■ **YOUR GOAL**
Of the lines in the material below, print only those from the one containing "Kampfsportschule Asia Sports" to the one containing "Afrikanischer Elefant in", ends included, exactly as written and without pictures.

START DATA SUPPLIED

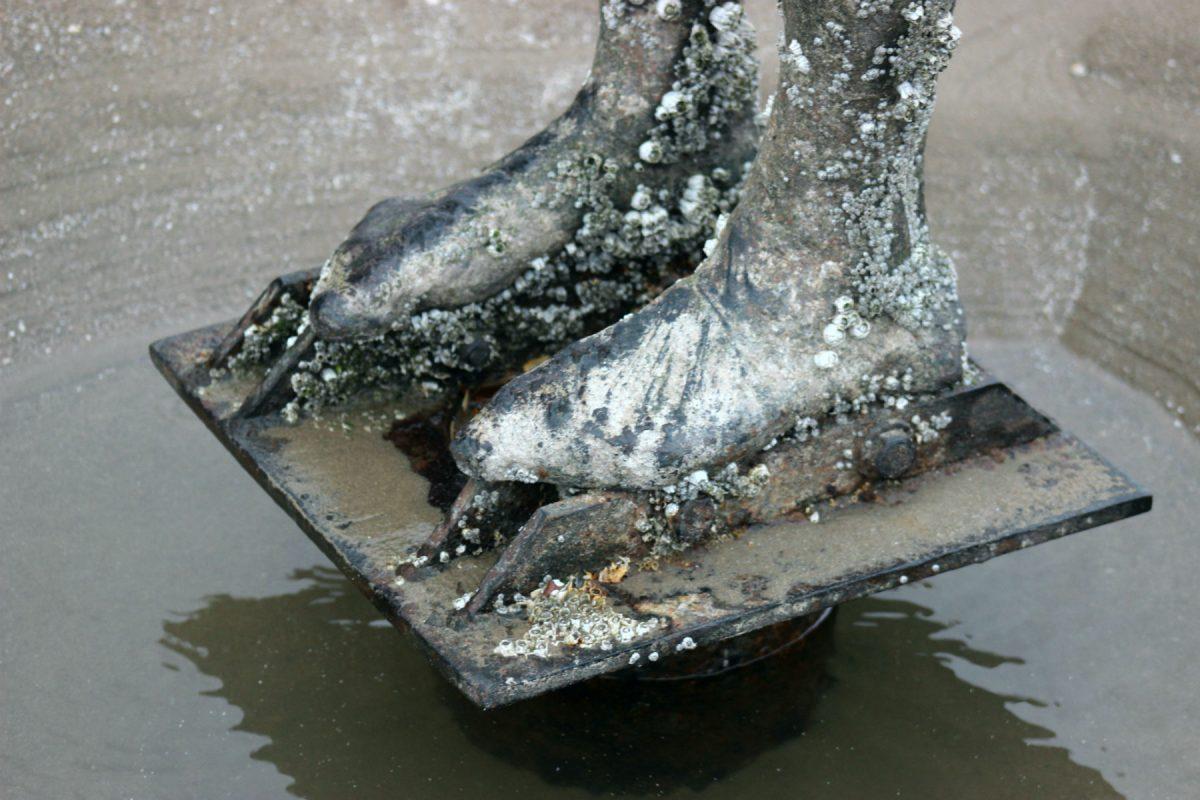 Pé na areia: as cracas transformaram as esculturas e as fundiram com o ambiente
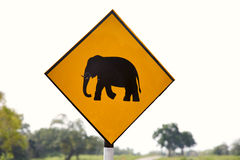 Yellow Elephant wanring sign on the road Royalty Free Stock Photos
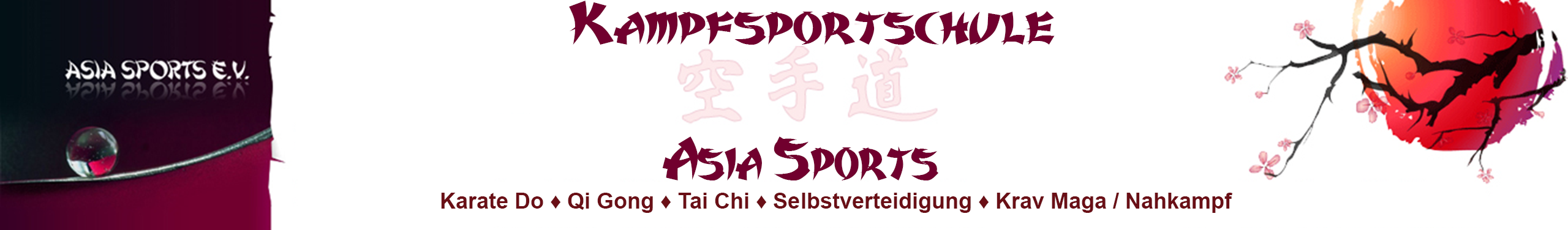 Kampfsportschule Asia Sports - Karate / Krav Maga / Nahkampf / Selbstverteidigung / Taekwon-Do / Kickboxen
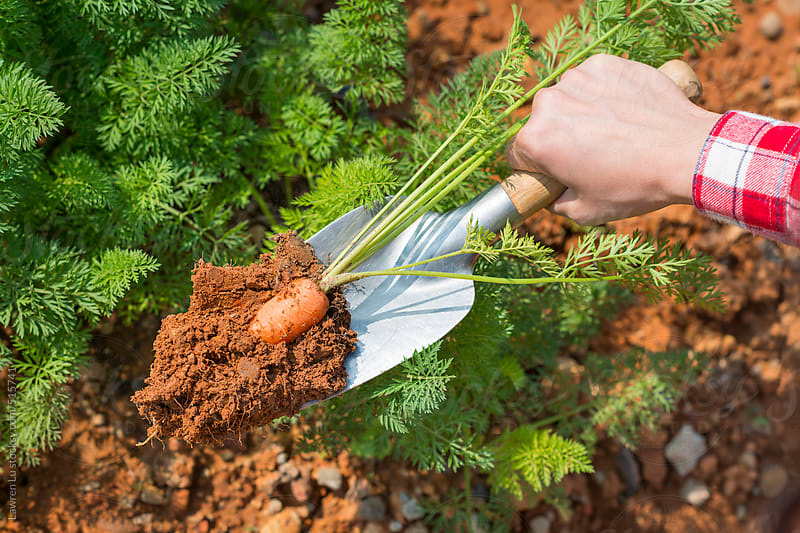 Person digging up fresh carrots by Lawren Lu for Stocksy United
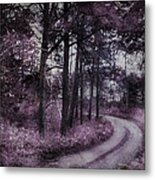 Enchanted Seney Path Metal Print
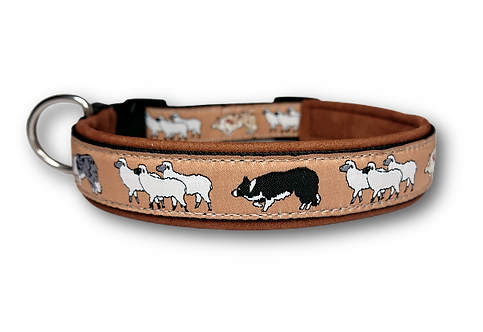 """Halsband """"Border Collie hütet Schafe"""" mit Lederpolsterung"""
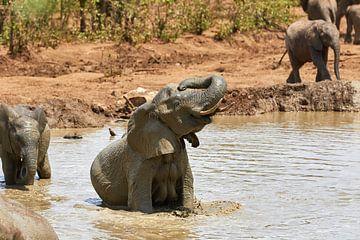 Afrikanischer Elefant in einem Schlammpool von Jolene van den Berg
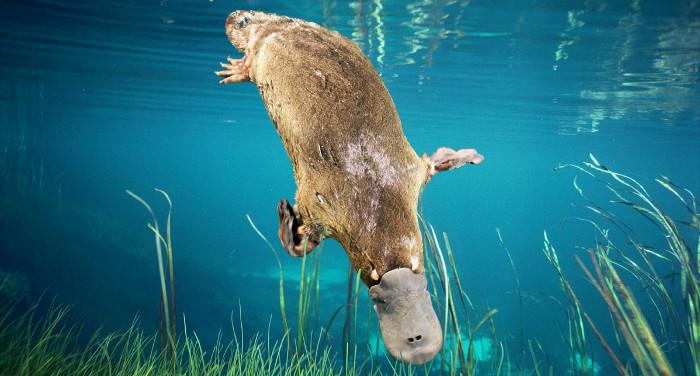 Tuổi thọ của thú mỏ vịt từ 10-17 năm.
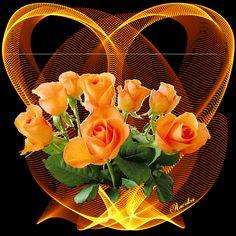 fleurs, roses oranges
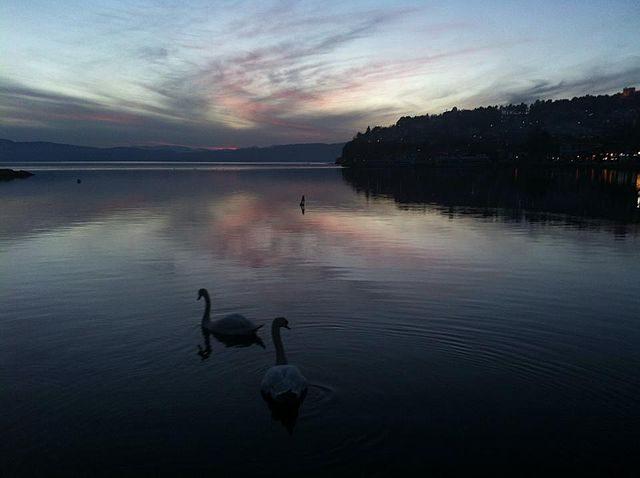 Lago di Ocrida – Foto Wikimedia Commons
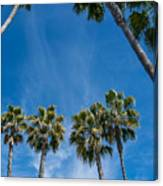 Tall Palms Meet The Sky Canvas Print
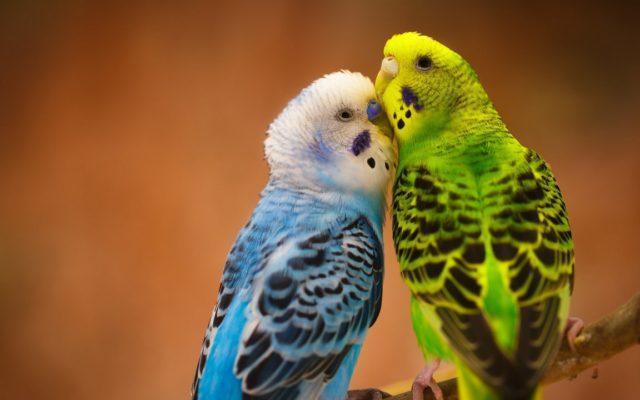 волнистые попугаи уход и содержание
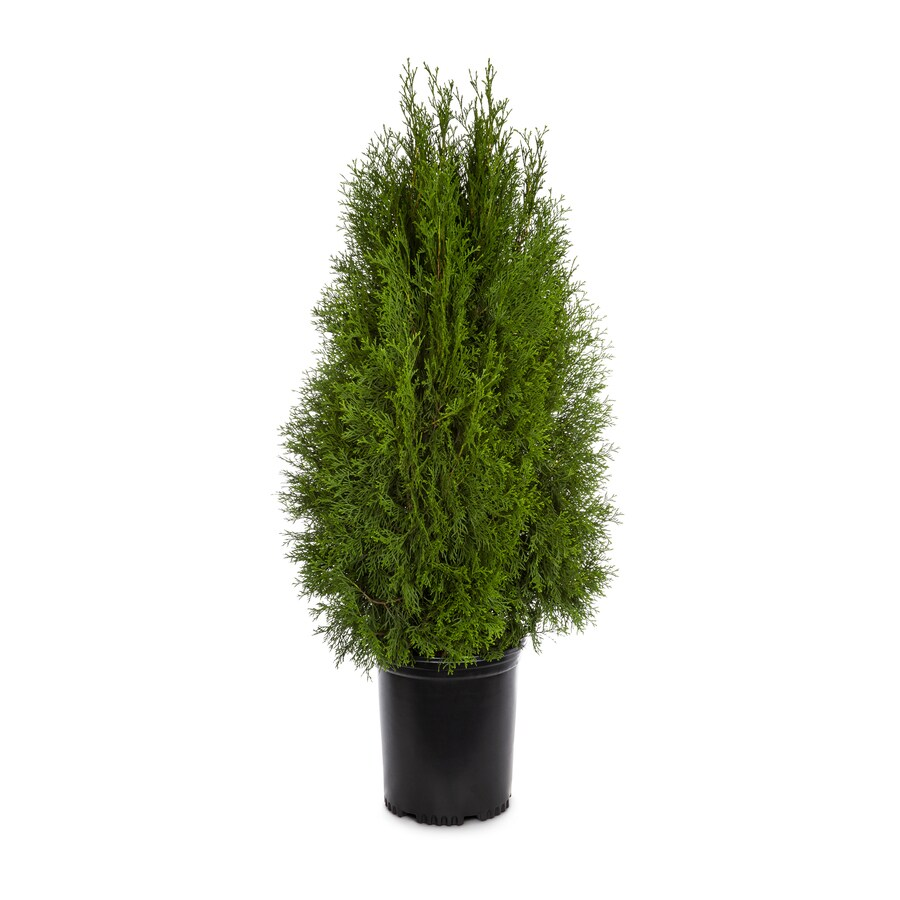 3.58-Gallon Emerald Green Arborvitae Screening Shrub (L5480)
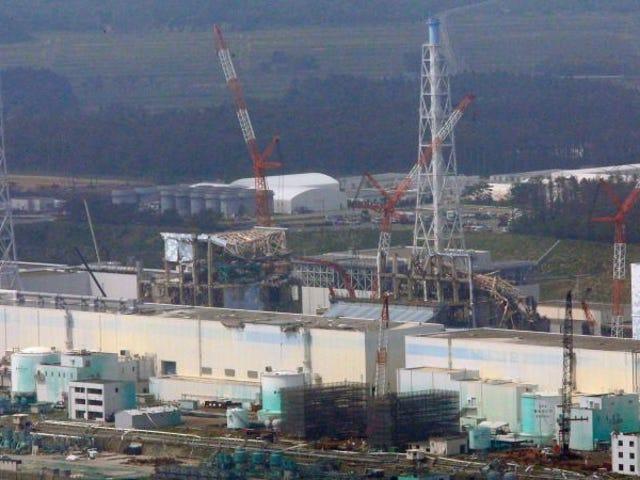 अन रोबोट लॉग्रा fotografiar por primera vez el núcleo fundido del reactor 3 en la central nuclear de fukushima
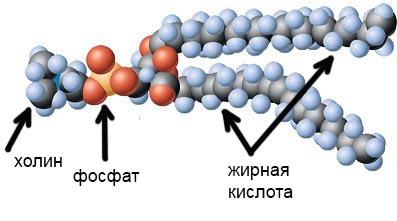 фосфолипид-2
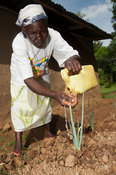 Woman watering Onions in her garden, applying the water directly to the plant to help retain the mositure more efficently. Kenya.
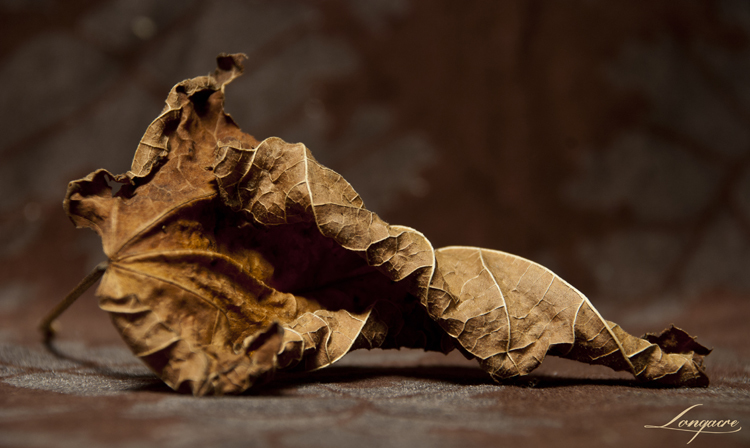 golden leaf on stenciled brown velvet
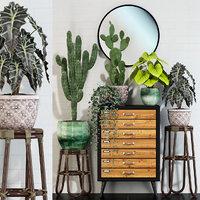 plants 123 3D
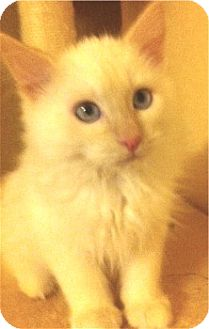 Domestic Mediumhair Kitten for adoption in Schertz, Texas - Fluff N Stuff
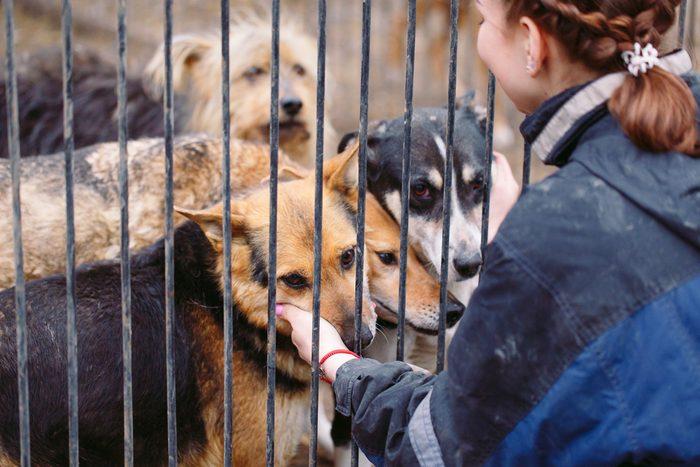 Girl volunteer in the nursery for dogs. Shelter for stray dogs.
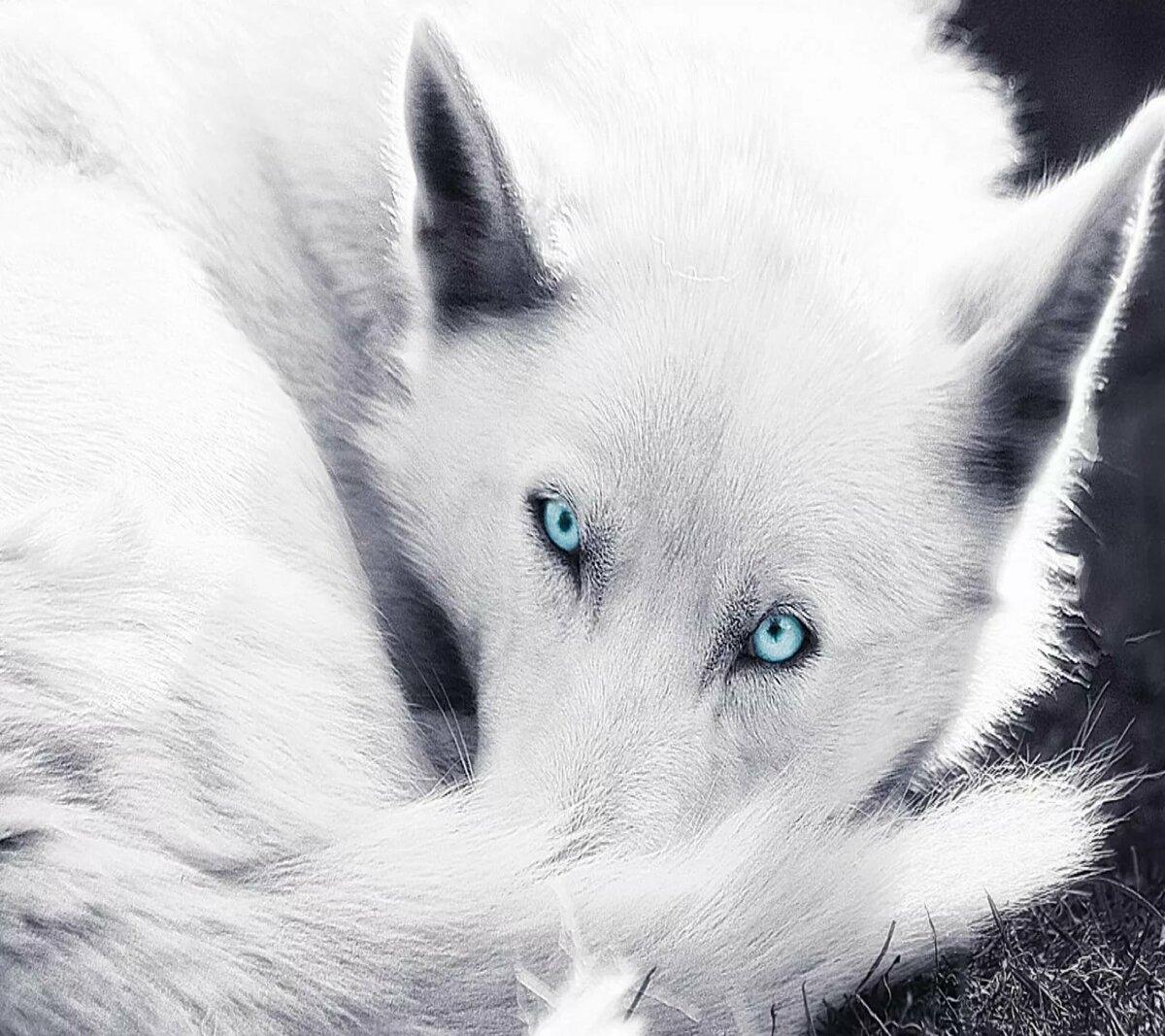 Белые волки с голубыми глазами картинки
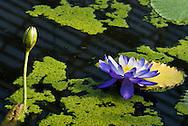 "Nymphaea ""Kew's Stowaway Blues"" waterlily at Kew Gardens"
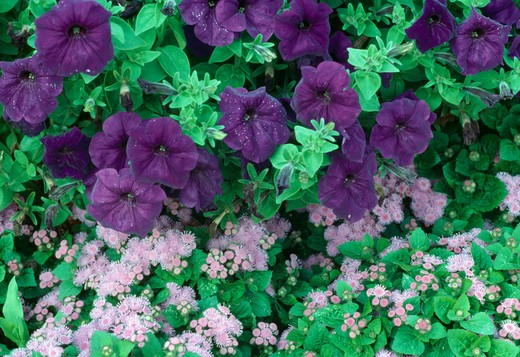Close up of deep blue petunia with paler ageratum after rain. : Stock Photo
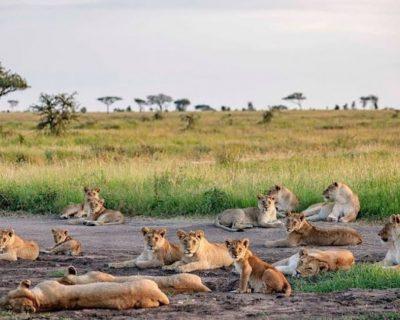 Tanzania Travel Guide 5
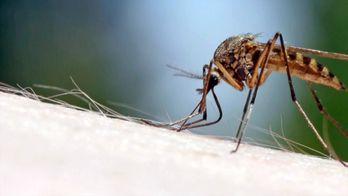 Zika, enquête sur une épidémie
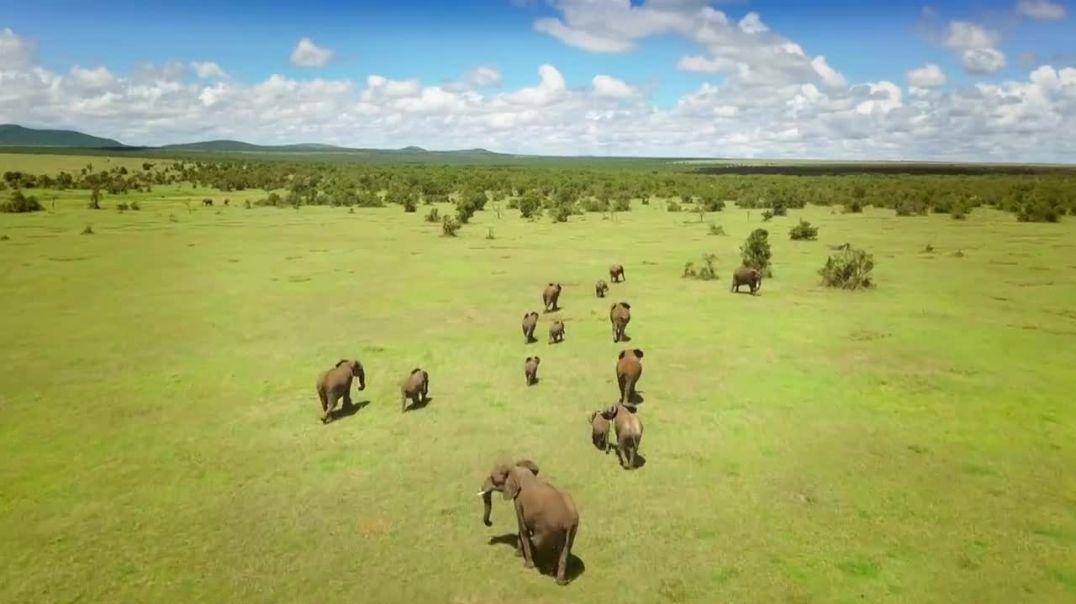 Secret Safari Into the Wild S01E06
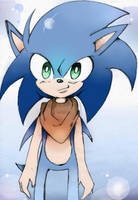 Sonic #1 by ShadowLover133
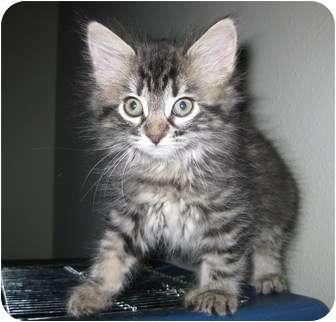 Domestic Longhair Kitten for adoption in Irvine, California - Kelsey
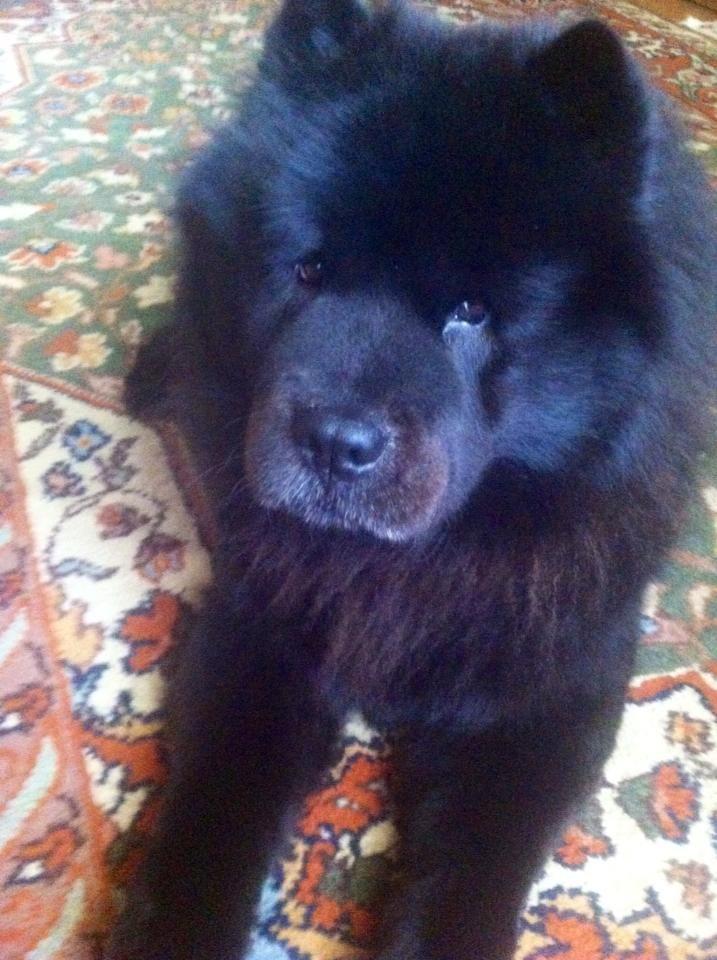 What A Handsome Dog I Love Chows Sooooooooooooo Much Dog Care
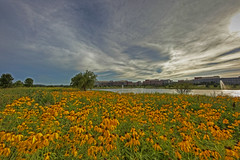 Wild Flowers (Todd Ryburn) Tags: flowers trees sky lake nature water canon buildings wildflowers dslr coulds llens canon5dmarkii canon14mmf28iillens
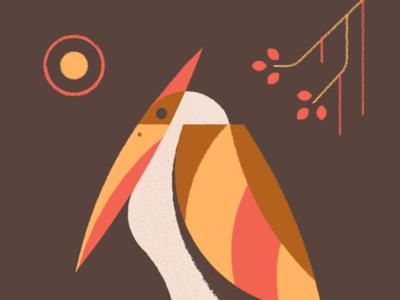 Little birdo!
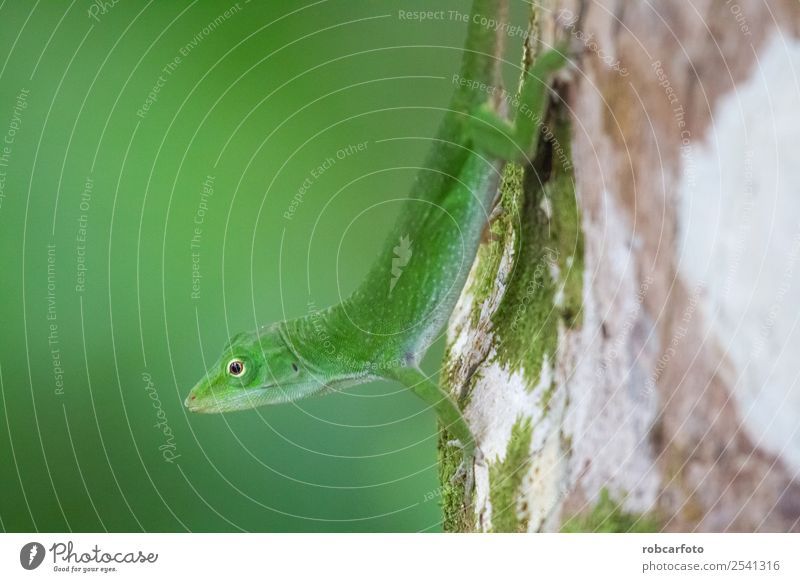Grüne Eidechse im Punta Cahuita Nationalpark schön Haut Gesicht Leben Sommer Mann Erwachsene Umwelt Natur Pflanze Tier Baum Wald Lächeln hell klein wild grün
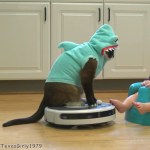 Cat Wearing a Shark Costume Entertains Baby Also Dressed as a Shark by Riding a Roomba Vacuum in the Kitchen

END DATA SUPPLIED

■ **ANSWER SECTION**
 Kampfsportschule Asia Sports - Karate / Krav Maga / Nahkampf / Selbstverteidigung / Taekwon-Do / Kickboxen
 Person digging up fresh carrots by Lawren Lu for Stocksy United
 Enchanted Seney Path Metal Print
 """Halsband """"Border Collie hütet Schafe"""" mit Lederpolsterung"""
 Afrikanischer Elefant in einem Schlammpool von Jolene van den Berg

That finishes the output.